● 作業内容:
1. 葛の花の文章によれば、葛の花を乾燥させただけのお茶は何と呼ばれていますか。
2. 葛の花の文章を、最後の一文の後から引き継いで書き進めてください。

白ワインの量は、お砂糖の3分の1くらいでしょうか。 フレッシュな風味を楽しみたい方は、レモン汁を入れずにシロップをつくり飲む直前にレモン汁と混ぜて飲むのも◎。

炭酸割りなどをしたい場合は、お砂糖たっぷりでつくったほうが、濃厚でおいしく仕上がります。完成したシロップは、冷蔵庫保存がおすすめ。

非加熱&煮込みシロップのおすすめの飲み方

グラスに注いだ、シロップの炭酸割りの写真。

ふたつのシロップとも、炭酸割りが一番簡単でおいしいですが、お酒好きな方はビールと混ぜてもいいと思います。

また、レモングラスなどのハーブティーと混ぜると爽やかな飲み心地に。

私のお気に入りは、葛シロップにローズマリーを漬け込んだもの。スパイシーさが加わり、一気に華やかな飲み物になります!

笊に盛られた葛の花の写真。

ぶどうとスモモを混ぜたような甘酸っぱさと、それらの果物に引けをとらないおいしさの葛の花シロップ。これまでつくった野花のシロップのなかでも、間違いなく最高の出来です! 

以前、マルシェで葛の花ドリンクを出したところ、「おいしい」と口コミが広がり、あっという間に売り切れてしまいました。葛の花のおいしさが伝わってうれしい……! 

シロップだけじゃない! 葛の花の活用術

2種のシロップをご紹介しましたが、葛の花の活用術はまだまだあります。

二日酔いに! 「葛の花茶」

葛の花をザルに乗せて乾燥させ、葛花をつくっている写真。

葛の花をザルに乗せて乾燥させ、葛花をつくりました。

葛の花を乾燥させただけの「葛花(かっか)」と呼ばれる葛の花茶は、二日酔いの薬にもなるそう。クセがなくほんのり甘い風味。ほかのお茶とブレンドして飲んでもよさそうです。

花の風味を閉じ込める「葛の花の砂糖漬け」

木のお皿に盛られた、葛の花の砂糖漬けの写真。

スミレの花の砂糖漬けに憧れて、ずっと挑戦してみたかったお花の砂糖漬け。葛の花でつくってみたいと思います!

<材料>

・葛の花

・グラニュー糖

・卵白

<つくり方>

(1)葛の花に卵白を薄く塗る

(2)グラニュー糖を全体にまぶし、クッキングシートにのせて2日ほど乾燥させる

(3)瓶に詰めて完成!

● データ一覧:
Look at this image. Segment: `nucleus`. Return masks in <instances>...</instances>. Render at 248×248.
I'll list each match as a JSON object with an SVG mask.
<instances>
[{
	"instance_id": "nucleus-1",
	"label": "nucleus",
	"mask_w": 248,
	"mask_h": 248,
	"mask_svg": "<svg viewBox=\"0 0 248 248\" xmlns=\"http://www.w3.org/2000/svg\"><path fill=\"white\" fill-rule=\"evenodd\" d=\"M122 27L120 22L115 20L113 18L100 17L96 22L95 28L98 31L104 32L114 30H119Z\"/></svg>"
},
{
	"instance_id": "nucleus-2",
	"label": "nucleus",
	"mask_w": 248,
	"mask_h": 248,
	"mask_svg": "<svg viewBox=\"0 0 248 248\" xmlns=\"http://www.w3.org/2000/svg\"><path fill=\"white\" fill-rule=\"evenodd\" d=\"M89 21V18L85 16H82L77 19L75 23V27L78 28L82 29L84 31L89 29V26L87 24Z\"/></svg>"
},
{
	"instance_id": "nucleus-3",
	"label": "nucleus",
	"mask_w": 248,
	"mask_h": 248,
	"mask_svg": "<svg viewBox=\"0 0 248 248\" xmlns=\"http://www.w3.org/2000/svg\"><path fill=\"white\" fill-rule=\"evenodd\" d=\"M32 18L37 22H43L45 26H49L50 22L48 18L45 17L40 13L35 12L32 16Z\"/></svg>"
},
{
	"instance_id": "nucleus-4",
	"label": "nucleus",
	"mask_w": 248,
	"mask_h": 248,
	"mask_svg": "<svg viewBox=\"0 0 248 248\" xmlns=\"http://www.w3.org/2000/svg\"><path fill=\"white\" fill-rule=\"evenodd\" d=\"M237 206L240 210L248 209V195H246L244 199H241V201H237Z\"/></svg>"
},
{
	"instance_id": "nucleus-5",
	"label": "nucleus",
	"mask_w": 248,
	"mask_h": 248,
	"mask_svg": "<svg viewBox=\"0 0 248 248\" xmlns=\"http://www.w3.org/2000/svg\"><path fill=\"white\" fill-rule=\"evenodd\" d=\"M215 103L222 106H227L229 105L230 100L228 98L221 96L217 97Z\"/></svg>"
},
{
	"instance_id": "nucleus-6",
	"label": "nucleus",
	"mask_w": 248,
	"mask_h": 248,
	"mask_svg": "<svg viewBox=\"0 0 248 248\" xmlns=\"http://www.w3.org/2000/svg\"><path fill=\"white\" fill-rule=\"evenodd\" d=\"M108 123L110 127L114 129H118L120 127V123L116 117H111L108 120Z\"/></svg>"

● 解答:
1. 葛花(かっか)

2.
グラニュー糖がなかったので、白砂糖で代用したところお砂糖が塊になってしまいあまりかわいくない仕上がりに……でも味はおいしい! 

サクッと噛むと、お花の香りが口いっぱいに広がります。乾燥剤と一緒に冷蔵庫保存すれば数か月もつので、お菓子づくりに使う予定です。

香りをギュッと閉じ込めた「葛の花酒」

小さな瓶に仕込まれた葛の花酒の写真。

葛の花をホワイトリカーや焼酎につけておくと、芳しい葛の花酒になるそうな。試したことがないので、今回初挑戦! 仕上がりは数か月後になるので、完成が楽しみです。

次回は「葛粉」をつくってみたい……?

葛の緑色のツルで編まれた籠を手にする人の写真。

野生児のシェアメイト・けいたくんが、葛のツルでカゴをつくってくれました。

根っこや花で漢方薬をつくったり、ツルを使ってカゴをつくったり、昔は暮らしに欠かせない植物だった葛。花はおいしいし、根もツルも活用できるのに、里山を荒らすだけの存在になっているなんてもったいない! 

せっかくなので、次回は葛の根からつくる「葛粉」にチャレンジしてみたいです。なかなかハードだと聞いているのでちょっと心配ですが、つくったらまたここでシェアしていきますね! どうぞお楽しみに。

おまけ

葛の花で天ぷらをつくりました! かわいらしい見た目で、サクサクの食感。茎はちょっとかたいです。秋の七草として、目で楽しむ天ぷらになりました。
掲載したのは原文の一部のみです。